* Page text
Segment Open
Don't forget the clogging caused by the sooty accumulation of hot 
exhaust bits.
From: Greg Menke
Subject: Re: GC in Jon's raytracing benchmark
Date: 
Message-ID: <m3d5nlis6u.fsf@athena.pienet>
mikel <·····@evins.net> writes:

> Joe Marshall wrote:
> > "Rob Thorpe" <·············@antenova.com> writes:
> >
> >>Jon Harrop wrote:
> >>
> >>>If I am reading that correctly then minor_words*4 = 10Gb was recycled on
> >>>x86. On AMD64 I get 17Gb.
> >>
> >>That is a good GC.  I'm surprised that a GC can be that good.  The
> >>problem with the GC in CMUCL and SBCL is that it only works well in
> >>this case if used very infrequently.  So the fastest times are had by
> >>GCing very infrequently.  This ideally shouldn't be the case, since
> >>doing it like this puts a lot of strain on the memory subsystem.  It
> >>indicates it may be taking longer over the mark phase than the ocamlopt
> >>GC.
Segment Closed
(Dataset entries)
Segment Open
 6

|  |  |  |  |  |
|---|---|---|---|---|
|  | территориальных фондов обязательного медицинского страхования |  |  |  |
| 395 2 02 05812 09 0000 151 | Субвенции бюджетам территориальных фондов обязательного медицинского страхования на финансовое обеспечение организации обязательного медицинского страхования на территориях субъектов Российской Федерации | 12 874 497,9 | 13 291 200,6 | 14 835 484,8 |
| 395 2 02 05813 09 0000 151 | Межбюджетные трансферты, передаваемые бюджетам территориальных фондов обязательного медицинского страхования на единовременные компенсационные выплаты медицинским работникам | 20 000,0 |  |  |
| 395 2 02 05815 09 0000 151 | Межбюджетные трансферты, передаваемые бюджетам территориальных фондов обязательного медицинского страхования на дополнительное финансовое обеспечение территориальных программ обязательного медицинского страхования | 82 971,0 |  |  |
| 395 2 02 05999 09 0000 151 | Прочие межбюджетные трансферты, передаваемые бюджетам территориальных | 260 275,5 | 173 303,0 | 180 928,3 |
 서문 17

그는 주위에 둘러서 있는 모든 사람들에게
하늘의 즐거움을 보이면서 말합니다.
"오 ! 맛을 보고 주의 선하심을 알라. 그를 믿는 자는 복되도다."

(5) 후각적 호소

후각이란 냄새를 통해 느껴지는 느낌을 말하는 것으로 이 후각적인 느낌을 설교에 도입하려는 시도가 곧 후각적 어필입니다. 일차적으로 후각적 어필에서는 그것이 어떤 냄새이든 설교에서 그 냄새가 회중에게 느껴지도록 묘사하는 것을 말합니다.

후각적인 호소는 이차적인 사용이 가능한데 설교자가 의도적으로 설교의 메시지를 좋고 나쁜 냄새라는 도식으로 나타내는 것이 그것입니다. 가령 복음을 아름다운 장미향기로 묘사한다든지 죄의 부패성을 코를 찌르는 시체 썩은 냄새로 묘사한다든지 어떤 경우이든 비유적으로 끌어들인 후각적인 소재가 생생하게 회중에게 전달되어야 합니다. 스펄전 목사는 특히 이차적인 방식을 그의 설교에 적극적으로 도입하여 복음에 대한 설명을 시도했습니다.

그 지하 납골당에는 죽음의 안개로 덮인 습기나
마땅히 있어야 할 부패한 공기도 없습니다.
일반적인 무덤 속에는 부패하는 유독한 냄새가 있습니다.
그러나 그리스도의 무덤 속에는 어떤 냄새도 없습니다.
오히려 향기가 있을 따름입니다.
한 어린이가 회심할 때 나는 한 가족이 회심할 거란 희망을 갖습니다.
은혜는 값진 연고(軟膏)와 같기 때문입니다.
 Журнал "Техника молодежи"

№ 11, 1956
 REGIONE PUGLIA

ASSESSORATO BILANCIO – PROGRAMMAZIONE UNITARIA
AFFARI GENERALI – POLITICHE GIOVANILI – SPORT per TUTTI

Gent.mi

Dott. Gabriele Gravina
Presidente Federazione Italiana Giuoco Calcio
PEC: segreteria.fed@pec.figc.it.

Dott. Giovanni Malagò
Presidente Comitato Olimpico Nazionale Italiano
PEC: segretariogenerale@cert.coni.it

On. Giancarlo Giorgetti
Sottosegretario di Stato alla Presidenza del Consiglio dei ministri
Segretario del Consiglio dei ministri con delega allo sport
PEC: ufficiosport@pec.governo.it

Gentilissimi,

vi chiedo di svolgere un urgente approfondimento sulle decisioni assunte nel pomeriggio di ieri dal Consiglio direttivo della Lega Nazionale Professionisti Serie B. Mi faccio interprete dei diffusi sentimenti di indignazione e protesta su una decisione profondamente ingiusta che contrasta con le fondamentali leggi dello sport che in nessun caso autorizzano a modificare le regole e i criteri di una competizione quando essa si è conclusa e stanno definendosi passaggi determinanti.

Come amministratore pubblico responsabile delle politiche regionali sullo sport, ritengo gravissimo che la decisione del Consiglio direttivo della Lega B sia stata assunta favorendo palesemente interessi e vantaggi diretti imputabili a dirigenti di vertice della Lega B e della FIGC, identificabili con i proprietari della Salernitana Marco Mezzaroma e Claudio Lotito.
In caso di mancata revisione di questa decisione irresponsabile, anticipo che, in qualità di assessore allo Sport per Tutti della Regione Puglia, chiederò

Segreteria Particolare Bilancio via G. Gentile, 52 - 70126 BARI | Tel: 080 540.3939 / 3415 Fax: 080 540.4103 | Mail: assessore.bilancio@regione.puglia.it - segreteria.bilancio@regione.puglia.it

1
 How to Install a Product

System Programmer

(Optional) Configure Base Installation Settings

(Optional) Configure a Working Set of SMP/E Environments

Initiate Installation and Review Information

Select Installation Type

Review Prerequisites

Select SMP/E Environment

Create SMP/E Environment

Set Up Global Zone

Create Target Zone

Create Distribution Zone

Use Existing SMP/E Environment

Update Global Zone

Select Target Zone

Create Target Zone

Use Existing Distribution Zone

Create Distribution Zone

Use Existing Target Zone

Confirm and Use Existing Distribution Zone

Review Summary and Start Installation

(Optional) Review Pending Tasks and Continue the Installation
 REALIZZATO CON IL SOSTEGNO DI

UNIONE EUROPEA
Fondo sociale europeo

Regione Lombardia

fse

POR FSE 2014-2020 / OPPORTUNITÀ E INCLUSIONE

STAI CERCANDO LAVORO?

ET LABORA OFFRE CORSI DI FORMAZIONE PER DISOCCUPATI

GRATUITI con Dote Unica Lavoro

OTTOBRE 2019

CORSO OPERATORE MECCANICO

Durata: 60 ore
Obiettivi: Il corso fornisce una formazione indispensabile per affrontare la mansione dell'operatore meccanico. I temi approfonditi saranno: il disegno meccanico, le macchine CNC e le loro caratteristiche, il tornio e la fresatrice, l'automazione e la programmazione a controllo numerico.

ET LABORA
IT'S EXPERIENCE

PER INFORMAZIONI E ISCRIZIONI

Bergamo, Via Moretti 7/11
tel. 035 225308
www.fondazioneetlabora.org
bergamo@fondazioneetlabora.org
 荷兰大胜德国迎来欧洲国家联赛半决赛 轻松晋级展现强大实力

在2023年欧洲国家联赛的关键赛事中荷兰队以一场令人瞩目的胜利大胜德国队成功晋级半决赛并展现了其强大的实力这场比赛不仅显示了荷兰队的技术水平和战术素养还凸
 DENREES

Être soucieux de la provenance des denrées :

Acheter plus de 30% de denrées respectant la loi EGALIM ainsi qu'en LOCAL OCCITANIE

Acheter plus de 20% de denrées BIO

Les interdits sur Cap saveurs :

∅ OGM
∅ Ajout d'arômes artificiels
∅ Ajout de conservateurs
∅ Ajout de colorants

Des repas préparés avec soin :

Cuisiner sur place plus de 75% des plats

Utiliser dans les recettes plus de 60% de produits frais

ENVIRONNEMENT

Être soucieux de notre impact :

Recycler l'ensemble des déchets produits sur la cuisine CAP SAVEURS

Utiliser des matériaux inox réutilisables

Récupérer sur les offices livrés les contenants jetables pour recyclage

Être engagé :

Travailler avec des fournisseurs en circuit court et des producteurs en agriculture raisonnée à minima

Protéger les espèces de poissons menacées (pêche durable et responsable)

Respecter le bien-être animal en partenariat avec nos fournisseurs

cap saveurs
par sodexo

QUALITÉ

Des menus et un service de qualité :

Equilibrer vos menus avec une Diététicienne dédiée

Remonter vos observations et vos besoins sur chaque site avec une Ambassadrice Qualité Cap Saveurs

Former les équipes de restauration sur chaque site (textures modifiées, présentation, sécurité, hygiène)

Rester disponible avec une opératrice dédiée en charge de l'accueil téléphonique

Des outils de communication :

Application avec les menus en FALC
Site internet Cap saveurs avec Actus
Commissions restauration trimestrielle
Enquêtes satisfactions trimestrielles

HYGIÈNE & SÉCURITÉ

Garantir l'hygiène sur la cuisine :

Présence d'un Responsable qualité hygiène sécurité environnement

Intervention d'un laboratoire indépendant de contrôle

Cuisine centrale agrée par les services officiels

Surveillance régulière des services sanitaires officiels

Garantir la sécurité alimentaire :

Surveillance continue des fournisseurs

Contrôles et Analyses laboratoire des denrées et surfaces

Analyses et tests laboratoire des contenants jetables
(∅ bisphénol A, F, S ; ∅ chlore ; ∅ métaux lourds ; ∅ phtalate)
Segment Closed
* Prompt
Can you output the GC thread word for word, from "From: Greg Menke" to "I get 17Gb."? This material has no connection to the GC thread.

* Exercise result
From: Greg Menke
Subject: Re: GC in Jon's raytracing benchmark
Date: 
Message-ID: <m3d5nlis6u.fsf@athena.pienet>
mikel <·····@evins.net> writes:

> Joe Marshall wrote:
> > "Rob Thorpe" <·············@antenova.com> writes:
> >
> >>Jon Harrop wrote:
> >>
> >>>If I am reading that correctly then minor_words*4 = 10Gb was recycled on
> >>>x86. On AMD64 I get 17Gb.